Recruitment Analysis is Wrong

June 9, 2015 — The Washington Post’s Chris Cillizza wrote a story at the end of last week that rated 2016 Senate Democratic candidate recruitment as “stellar”, but he omits some rather major analytical points in drawing that conclusion. Mainly, he fails to mention the large number of cumulative losses these individuals have recently absorbed.

He first starts with the Nevada race and says the Democrats recruited the top potential candidate, former Attorney General Catherine Cortez Masto who outgoing Senate Minority Leader Harry Reid (D) prompted to run and supports. He gives the party further points by citing that Rep.
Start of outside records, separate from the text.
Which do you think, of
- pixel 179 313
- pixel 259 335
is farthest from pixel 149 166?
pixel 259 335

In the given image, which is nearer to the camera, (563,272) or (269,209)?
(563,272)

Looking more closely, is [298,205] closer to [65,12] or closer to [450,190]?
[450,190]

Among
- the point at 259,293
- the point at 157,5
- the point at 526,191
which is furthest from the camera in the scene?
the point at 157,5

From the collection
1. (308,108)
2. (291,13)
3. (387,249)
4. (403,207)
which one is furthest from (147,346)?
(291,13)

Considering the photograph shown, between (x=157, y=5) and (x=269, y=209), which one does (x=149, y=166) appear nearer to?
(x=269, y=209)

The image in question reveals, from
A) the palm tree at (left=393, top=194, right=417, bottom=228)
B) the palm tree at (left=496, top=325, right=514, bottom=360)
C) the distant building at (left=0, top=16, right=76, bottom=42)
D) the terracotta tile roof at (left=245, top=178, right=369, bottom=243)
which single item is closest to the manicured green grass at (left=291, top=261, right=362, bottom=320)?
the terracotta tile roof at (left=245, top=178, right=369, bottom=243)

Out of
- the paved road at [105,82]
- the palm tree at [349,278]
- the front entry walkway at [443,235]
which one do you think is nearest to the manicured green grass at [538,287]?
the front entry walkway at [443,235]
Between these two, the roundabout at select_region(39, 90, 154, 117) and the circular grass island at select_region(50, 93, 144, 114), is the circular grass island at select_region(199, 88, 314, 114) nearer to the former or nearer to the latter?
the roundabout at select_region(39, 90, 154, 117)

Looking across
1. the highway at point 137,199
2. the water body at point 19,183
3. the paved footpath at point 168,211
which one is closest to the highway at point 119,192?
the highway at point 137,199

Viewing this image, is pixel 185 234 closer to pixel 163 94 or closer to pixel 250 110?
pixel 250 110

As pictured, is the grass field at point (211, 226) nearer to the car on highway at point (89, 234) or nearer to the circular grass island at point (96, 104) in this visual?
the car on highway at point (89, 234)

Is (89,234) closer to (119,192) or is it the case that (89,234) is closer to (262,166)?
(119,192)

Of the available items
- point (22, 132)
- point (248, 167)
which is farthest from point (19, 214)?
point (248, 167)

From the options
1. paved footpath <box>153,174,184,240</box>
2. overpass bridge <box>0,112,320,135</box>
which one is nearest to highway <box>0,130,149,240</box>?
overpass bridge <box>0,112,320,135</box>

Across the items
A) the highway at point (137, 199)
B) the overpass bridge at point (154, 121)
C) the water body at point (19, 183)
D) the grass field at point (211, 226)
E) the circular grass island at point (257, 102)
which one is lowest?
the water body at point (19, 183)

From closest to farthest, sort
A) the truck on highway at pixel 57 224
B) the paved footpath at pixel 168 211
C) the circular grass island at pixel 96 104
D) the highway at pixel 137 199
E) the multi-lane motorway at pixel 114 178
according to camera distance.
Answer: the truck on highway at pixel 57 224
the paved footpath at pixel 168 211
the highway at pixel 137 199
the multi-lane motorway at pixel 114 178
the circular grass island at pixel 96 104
Dina Titus (D-NV-1) will not challenge Masto. This is all true, and avoiding a primary does make things better for them during the general election, but Masto should not be considered to be a prohibitive favorite against what should be a strong Republican. She won her first AG race in 2006, a Democratic landslide year, with a solid 59.0 percent vote count. Four years later she significantly regressed, scoring 52.8 percent, though 2010 was clearly a better Republican year.

In Florida, he cites Rep. Patrick Murphy (D-FL-18) as a strong recruitment, and we agree. As Cillizza correctly mentions, Rep. Alan Grayson’s (D-FL-9) potential candidacy certainly clouds the Democratic picture. The Florida seat is open because Sen. Marco Rubio (R) is running for president.